The cash-strapped authority’s cost-cutting scheme includes moving out some library facilities and drastically reducing its current size and running a school book supply service from the site.
And the 64-year-old, who is being treated for leukaemia, says he has a sound legal challenge because he believes the local authority did not consult properly on the plan.
Mr Evans, of Courier Place, Marsh Green, said: “This building does not belong to Wigan Council, it belongs to the people of Marsh Green, who paid for it through their council tax.
“The council doesn’t have the right to just annexe the bits its wants.
“They are putting profit before people but I don’t care about the council making a profit.
“They have said to me that this is because of austerity but austerity won’t last forever and if we lose our libraries, we won’t ever get them back.”
Mr Evans has contacted unions, including Unison, for support in launching his legal bid but says if they will not assist him he is happy to proceed alone.
He has also contacted a number of local councillors but has only received a reply from one acknowledging his concerns.
“This is a point of principle as well because the council have not consulted properly,” said Mr Evans.
“I have spoken to a number of people and they did not know anything about it which shows the council think they can just do what they like.”
Mr Evans believes the work to transform the library will go ahead within a week leaving him with no option but to apply for retrospective action.
He added: “I have read about a similar situation where a council actually went ahead with something like this and he started legal action and they were forced to completely go back on what they had done.
“If needs be, I will go for something like that.”
Council chiefs insist they have conducted a 12-week consultation. But they revealed only 48 library users responded.
The change comes as part of wider developments within Wigan borough libraries which, the council says, are transforming and enhancing customer service delivery, shaped by feedback from local residents.
But the town hall also says that it has to make the most of dwindling resources.
Lesley O’Halloran, council assistant director of customer services, said: “To prevent any closures we’ve created a more rounded and easier to use offer in a number of our libraries, including Marsh Green, combining services in one space. Accommodating a schools service will help us to reduce running costs of service, meaning we can keep the building open with extended opening hours for our customers.”

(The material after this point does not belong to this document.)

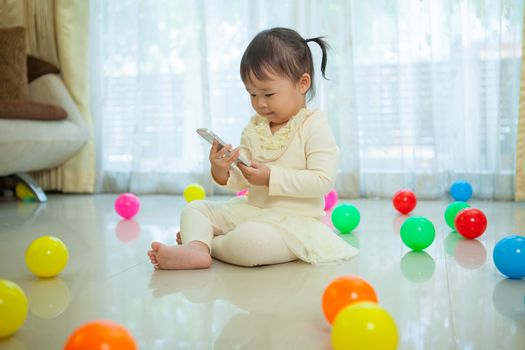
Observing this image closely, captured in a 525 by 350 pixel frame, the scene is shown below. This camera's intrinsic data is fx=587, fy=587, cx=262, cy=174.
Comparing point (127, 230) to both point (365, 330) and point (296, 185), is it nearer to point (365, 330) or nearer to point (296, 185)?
point (296, 185)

She also blamed the move on the Government’s austerity programme but pointed out council chiefs had extended many library opening hours, including Marsh Green’s.
“The physical size of the building may have reduced but these changes will mean an improved customer service offer for residents as they are able to access a whole range of services all under one roof,” she added.
Last month it was announced that Ince, Lamberhead Green, Tyldesley, Golborne, Hindley and Ashton libraries would have their weekly hours cut from 34 to 30 hours so as to maintain six-day opening.